**Instructions to follow:** Your answer should consist only of the lines below from the one with "Guiding Principle 3" through the one with "Great Public Schools for Every Child", copied exactly.

**Data extract:**
:::::
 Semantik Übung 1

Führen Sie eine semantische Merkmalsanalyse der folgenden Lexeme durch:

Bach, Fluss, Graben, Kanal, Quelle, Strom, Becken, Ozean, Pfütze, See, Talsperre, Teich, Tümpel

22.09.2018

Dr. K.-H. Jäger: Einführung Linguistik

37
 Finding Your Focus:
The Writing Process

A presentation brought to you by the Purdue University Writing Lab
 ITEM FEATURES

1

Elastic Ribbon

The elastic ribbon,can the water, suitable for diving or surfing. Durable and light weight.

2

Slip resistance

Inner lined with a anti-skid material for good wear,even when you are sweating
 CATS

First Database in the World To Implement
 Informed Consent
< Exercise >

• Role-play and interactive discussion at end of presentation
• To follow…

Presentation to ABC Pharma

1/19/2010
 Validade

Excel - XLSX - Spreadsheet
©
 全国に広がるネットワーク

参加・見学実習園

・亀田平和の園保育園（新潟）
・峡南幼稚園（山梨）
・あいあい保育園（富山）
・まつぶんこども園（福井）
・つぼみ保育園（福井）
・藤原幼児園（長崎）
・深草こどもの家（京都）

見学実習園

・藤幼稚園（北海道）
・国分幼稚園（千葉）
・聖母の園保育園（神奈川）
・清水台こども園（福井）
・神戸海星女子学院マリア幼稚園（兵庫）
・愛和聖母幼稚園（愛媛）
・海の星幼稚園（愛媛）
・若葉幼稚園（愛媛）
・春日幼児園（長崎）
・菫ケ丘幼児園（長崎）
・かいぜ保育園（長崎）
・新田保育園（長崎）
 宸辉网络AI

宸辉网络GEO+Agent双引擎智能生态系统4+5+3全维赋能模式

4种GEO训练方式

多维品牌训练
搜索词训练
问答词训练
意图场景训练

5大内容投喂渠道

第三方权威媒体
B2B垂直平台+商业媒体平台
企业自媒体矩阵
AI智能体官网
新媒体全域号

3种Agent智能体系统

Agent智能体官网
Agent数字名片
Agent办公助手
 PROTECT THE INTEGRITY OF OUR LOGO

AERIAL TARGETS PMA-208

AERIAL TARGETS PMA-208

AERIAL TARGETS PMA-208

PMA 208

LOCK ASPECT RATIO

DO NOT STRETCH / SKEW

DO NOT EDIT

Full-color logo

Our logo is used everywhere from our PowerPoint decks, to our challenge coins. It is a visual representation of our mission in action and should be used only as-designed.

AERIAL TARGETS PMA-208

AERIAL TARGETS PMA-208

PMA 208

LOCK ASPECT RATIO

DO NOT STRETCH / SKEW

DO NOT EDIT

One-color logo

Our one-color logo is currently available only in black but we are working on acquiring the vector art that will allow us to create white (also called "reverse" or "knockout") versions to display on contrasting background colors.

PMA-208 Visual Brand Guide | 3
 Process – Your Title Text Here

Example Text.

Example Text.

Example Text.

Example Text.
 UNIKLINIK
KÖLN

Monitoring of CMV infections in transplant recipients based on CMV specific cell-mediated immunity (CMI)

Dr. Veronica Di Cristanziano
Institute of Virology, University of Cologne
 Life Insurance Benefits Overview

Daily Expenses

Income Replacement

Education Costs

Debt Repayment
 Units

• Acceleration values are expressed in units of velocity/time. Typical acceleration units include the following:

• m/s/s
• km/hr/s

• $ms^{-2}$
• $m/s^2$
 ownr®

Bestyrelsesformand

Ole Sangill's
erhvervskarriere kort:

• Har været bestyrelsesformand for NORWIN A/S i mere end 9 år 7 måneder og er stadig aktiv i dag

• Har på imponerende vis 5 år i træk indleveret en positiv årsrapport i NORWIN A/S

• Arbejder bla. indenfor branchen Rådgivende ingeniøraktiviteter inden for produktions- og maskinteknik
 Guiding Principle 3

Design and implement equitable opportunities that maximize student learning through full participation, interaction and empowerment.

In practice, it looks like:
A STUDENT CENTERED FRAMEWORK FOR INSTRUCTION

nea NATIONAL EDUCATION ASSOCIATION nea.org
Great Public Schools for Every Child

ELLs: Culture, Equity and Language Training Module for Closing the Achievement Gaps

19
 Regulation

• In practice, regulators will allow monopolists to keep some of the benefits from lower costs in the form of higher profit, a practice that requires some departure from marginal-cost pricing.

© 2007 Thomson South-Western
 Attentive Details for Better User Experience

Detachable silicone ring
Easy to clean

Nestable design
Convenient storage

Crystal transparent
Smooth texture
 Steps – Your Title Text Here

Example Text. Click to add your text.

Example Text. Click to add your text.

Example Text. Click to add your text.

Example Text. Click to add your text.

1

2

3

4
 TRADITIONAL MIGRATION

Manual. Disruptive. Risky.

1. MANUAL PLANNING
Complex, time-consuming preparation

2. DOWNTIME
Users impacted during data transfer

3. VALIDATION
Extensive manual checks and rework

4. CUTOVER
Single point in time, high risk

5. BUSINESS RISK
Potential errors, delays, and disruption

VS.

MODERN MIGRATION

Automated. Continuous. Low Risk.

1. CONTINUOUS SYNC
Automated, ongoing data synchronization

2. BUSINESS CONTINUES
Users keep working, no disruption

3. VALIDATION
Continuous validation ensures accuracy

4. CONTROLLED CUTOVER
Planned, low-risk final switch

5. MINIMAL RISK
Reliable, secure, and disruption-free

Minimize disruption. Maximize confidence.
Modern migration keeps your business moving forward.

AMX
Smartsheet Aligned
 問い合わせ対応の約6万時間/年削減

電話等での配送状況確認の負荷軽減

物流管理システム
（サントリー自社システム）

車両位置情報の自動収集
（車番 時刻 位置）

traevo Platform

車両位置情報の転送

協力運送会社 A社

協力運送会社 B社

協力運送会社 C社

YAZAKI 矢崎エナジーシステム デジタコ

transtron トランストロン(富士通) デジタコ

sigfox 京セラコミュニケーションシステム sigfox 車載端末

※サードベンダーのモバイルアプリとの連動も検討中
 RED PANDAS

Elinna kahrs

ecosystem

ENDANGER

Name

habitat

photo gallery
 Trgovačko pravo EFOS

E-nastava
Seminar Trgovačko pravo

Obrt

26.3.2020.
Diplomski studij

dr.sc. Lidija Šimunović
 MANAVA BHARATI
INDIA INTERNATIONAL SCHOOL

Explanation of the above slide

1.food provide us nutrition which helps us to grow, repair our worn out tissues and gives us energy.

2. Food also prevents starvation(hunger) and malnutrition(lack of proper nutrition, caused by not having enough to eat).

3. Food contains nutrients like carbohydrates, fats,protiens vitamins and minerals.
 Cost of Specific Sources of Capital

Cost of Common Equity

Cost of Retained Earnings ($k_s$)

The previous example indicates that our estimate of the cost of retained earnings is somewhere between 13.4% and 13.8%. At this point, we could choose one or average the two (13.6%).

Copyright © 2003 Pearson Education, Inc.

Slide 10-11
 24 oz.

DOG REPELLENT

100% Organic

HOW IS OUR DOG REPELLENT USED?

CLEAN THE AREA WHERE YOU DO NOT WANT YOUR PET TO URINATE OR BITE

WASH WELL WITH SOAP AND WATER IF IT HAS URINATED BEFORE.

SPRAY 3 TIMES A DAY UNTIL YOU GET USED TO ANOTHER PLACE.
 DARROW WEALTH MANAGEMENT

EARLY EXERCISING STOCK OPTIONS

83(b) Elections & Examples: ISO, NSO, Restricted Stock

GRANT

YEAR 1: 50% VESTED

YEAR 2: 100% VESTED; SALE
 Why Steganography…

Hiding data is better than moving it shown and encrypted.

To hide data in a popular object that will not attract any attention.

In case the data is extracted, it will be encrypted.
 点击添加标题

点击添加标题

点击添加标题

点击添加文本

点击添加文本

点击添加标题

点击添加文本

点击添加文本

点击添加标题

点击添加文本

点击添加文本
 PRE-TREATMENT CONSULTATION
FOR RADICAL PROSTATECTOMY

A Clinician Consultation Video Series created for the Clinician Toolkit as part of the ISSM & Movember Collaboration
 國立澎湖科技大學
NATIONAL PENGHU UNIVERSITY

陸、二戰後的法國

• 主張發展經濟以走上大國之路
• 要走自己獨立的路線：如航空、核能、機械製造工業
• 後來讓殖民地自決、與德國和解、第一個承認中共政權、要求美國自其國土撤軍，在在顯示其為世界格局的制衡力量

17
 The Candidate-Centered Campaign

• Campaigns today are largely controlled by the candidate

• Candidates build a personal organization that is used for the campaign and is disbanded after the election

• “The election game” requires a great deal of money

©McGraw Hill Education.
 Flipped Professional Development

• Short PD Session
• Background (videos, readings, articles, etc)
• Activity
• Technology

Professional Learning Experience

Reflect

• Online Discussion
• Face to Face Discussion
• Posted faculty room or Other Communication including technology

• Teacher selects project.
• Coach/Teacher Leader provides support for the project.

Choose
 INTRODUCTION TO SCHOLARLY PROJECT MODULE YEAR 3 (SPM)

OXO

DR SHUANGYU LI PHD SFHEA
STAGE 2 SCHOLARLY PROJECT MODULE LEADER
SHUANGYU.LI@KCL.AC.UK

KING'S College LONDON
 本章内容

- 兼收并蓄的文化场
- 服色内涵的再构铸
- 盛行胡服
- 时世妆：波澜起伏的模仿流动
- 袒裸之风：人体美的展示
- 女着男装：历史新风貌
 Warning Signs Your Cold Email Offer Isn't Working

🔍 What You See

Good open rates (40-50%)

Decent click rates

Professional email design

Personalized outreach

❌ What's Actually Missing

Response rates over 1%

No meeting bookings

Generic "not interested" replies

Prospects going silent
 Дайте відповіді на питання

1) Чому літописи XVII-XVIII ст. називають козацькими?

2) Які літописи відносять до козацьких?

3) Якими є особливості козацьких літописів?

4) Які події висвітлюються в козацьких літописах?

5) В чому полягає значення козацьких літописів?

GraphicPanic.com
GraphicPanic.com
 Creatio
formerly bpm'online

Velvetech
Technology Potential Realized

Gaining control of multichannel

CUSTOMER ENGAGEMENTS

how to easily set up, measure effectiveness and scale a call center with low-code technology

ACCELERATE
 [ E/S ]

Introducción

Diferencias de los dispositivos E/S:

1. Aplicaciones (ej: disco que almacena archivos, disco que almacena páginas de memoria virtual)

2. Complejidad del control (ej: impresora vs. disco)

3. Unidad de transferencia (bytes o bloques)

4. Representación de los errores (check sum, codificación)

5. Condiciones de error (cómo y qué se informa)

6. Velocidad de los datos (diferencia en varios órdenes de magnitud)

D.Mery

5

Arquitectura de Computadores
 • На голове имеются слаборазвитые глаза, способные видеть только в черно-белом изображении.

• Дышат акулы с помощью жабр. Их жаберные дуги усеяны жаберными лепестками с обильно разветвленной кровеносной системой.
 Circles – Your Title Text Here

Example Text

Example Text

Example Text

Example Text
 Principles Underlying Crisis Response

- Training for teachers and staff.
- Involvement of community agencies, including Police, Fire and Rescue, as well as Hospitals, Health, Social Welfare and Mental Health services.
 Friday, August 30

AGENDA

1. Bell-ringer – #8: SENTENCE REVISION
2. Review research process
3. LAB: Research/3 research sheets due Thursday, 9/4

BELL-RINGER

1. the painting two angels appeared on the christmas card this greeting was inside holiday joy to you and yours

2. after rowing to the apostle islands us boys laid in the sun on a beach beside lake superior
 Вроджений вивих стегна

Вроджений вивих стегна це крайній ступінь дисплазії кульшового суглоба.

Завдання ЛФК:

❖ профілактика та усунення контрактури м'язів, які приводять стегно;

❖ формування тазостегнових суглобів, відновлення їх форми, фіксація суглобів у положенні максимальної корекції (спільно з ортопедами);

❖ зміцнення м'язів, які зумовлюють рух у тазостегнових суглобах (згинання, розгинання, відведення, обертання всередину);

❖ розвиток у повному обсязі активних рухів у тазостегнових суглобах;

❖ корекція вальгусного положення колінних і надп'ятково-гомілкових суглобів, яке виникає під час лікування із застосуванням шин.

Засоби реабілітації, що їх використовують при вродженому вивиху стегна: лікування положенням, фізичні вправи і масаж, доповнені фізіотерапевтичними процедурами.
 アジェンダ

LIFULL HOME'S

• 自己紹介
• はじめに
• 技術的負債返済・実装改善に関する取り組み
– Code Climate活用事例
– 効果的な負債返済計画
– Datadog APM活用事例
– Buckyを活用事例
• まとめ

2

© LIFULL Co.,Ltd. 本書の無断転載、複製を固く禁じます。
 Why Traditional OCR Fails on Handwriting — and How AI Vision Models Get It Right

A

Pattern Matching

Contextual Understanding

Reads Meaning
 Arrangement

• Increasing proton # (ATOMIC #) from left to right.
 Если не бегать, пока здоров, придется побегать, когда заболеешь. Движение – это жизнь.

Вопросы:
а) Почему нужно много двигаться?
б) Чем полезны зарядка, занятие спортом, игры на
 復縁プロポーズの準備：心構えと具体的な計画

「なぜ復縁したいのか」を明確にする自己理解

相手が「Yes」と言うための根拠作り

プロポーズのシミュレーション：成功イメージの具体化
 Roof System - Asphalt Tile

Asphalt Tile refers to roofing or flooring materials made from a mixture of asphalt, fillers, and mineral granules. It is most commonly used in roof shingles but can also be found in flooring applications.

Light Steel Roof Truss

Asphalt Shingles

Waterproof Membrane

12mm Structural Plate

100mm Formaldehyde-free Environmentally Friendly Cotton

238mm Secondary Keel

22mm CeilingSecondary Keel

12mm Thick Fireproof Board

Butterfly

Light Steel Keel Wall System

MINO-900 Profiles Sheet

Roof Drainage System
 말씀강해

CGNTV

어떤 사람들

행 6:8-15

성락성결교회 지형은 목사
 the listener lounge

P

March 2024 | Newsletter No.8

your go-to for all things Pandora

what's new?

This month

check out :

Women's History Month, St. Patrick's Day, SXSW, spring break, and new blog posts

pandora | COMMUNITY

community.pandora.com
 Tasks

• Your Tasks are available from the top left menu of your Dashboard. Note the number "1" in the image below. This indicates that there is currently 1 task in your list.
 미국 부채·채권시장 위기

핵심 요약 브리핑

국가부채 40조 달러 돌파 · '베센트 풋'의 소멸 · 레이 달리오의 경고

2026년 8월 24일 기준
:::::
**Response:**
 Guiding Principle 3

Design and implement equitable opportunities that maximize student learning through full participation, interaction and empowerment.

In practice, it looks like:
A STUDENT CENTERED FRAMEWORK FOR INSTRUCTION

nea NATIONAL EDUCATION ASSOCIATION nea.org
Great Public Schools for Every Child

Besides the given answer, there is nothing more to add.